■ Problem description:
Copy each of the records below word for word, keeping their order and spelling unchanged.

# # #

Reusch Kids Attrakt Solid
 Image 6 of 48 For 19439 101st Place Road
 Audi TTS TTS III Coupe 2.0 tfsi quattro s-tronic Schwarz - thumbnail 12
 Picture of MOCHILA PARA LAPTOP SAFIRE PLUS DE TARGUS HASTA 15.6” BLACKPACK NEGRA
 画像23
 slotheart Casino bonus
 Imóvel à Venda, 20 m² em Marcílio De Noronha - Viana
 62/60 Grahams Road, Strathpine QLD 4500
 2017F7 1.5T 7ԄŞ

# # #

■ Solution for this exercise:
Reusch Kids Attrakt Solid
 Image 6 of 48 For 19439 101st Place Road
 Audi TTS TTS III Coupe 2.0 tfsi quattro s-tronic Schwarz - thumbnail 12
 Picture of MOCHILA PARA LAPTOP SAFIRE PLUS DE TARGUS HASTA 15.6” BLACKPACK NEGRA
 画像23
 slotheart Casino bonus
 Imóvel à Venda, 20 m² em Marcílio De Noronha - Viana
 62/60 Grahams Road, Strathpine QLD 4500
 2017F7 1.5T 7ԄŞ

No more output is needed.